だがそれだけではないよ。 もし早くから悠森製作所に面接を受けていても 会長に難癖をつけられて 琴音は断られていたんだから 琴音が断ったあの会社、あの会社の面接の時が 前に辞めた人が悠森製作所に来ていたんだよ。 あの会社に行って 暫く日を置いたことが 今日に繋がっているんだよ。 でもそれは琴音の知るところではないな。 

「私、その貼り紙を見て来たんです」

「あら! そうなの? 言ってみるものね」 そう言って微笑む森川の笑窪がとても可愛く思えた。

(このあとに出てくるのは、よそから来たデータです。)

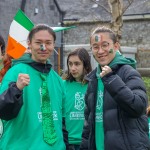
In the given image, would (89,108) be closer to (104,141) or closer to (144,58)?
(104,141)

「そうだ思い出したわ。 織倉さん急に社長から電話があったでしょ。 採用って」

「はい。 1週間後って聞いてたんですけど 面接の日に電話がありました」

「それね、私が社長に言ったの」

「森川さんがですか?」

「そうなのよ。 織倉さんが帰ってから 社長と会長が採用しようって話をしてたのね これで織倉さんは採用決定なわけでしょ?」

「はい」

「だから会長が事務所を出て行ってから 社長に聞いたの。 いつ採用の返事するんですか? って」

「はい」

「そしたら1週間後って言うもんだから 1週間も連絡をしなかったら他の所へ行っちゃいますよ って言ったのよ」

「待ってるつもりではいましたが どうなっていたかは分かりませんよね」

「そうでしょ? そしたら社長がそれは困る。 って言ったから じゃあ、今すぐ連絡をしたらどうですか? って言ったのね そしたら何て言ったと思う?」

「うーん、何でしょうか?」

「すぐに電話をするのはこっちが恥ずかしいじゃないか3時ごろに電話をします。 だって。 何が恥ずかしいんでしょうね ふふふ」 また可愛い笑窪を見せて笑った。

琴音がここに来るには 森川のサポートがあってのことだが 琴音は全く気付いていない。 勿論森川もだ。